Teks Bacaan:
________________
Review: Maybe Someday - Mungkin Suatu Hari (Colleen Hoover)

Maybe Someday - Mungkin Suatu Hari

My rating: 3 of 5 stars

Busettt... semoga ini terakhir kali Hoover bikin novel dengan tema semacam ini. Aku ga tau sanggup gak baca cerita yang kayak gini lebih banyak lagi, secara aku dasarnya nggak suka sama cerita2 dimana ada orang ketiga yg jadi penghambat Aku ngga masalah sama cerita heronya yg mencintai orang lain, tapi aku cuma sanggup menanggung kalo itu hanya 'masa lalu', bukan saat ini. Novel ini agak sulit untuk ditanggung, seriusan deh...

Reviewnya lengkap nyusul ya, karena meskipun ceritanya bikin nyesek tapi gak bikin nangis shg jadinya ga lega, novel ini msih punya sisi baik dalam hal penulisan dan penyampaian cerita ataupun emosi yg khas hoover...



---- Lanjutan ----

Oke, aku akan melanjutkan reviewku yang tertunda.

Jadi…. Yah, keluhanku terhadap novel ini ya itu sih. Ceritanya begitu menyesakkan, tapi aku berharap novel ini bikin aku nangis, karena setidaknya aku bisa menuangkan semua rasa frustasiku dalam bentuk air mata. Hanya saja cerita antara Sydney – Ridge – Maggie ini cuma bikin aku tahan nafas, gedeg, gemes, sebel, kesel, bingung, frustasi, dan itu semua ketahan tanpa bisa diungkapkan. Hal tersebut, sama sekali tidak membuatku lega.

Ketika membaca sebuah novel, aku selalu menjadi tokoh utama, dan itu adalah sesuatu yang tidak terhindarkan. Aku tidak akan pernah berhasil memposisikan diriku di karakter-karakter pendukung karena bukan mereka yang bercerita. Ketika novel ini mengangkat kisah ‘orang ketiga’ yang menjadi pemeran utama, tentu saja premisnya menjadi menarik, dan tentu saja itu merupakan pengalaman baru dimana kita lebih sering digiring untuk menjadi pihak-pihak yang menjadi prioritas dan protagonis. Karakter Sydney di novel ini sebenarnya protagonis, dari sudut pandang Sydney, karena ia yang membawa cerita dari awal hingga akhir. Maggie disini adalah antagonis, karena ia penghalang pergerakan cerita yang ingin dibawakan Sydney. Ridge? Hmm… antagonis. Karena ia juga menjadi penghalang bagi Sydney untuk menceritakan kisahnya. Jangan bicarakan logika, karena secara logika jelas Sydney adalah antagonis, karena ia merusak hubungan Ridge dan Maggie, hanya saja kembali lagi, novel ini ingin menghadirkan pengalaman baru, membuat kita merasakan bagaimana rasanya memandang sebuah hubungan dari pihak yang merusak hubungan orang lain.
________________
Data yang Diberikan:
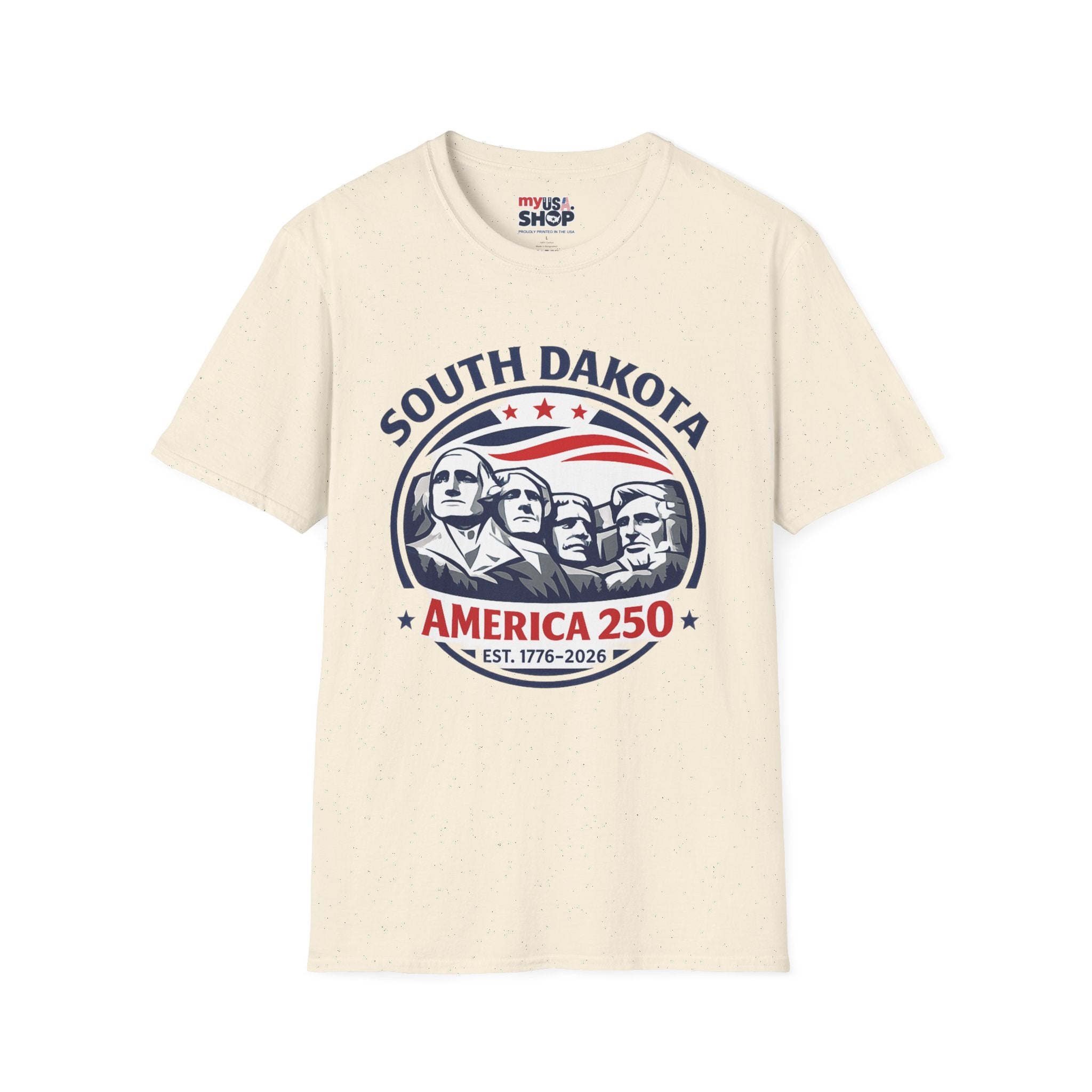 America 250 South Dakota T-Shirt — Classic Patriotic Badge Graphic Tee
________________
Berapa bintang yang diberikan dalam ulasan novel Maybe Someday?

Tiga dari lima bintang.